Do you know where your student will be from?
I've hosted a boy from Japan, a girl from Germany and now these two. The boy was my first experience and it was amazing, we are still very close to him. the girl, well that's a different story. It didn't work out and she ended up changing homes. they say that happens about 10% of the time.

Good luck with the approval process! I know it can be nerve wracking.


----------



## gen24 (May 12, 2009)

I don't host any exchange students, but I just wanted to say that over 10 years ago, I was one at 17 years old. It was extremely difficult, but overall, the experience was great and I ended up meeting my husband








My host family and I didn't get along that well (it's hard being in a new family at 17 with new rules) so I didn't keep in touch, but I am forever greatful that they let me be a part of their home for a whole year.


----------



## Attila the Honey (Mar 15, 2003)

gen> I appreciate hearing about it from the other perspective!
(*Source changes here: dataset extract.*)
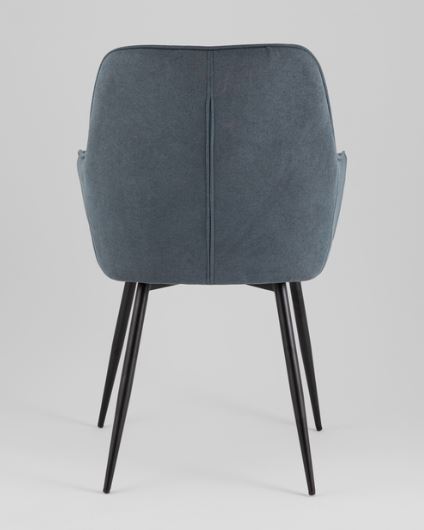 Стул Stool Group Noa темно-синий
was there anything your host parents could have done to make it easier on you? Help me learn from your experience.


----------



## Pippi L. (Jan 25, 2008)

I was an exchange student when I was 16! I'm still in touch with my family and if I have a boy (I'm due in 5 days) I'm naming him after my host dad.

We had some rough times but we got through them. Remember that students will be different from what you expect and are making some huge changes. I don't think my host mom ever quite understood how different my US family was from her family. Not that you can be expected to see and understand everything, but students can be making some huge adjustments without your realizing it. As I've gotten older I can see it more from her point of view but it's harder at 16.

I think it's fabulous that you're going to be host families! Good luck and have a great time! My husband and I definitely want to host someday but right now we don't have the room







Hopefully someday we'll be able to give the great experience we had to someone else (my husband was an exchange student, too).


----------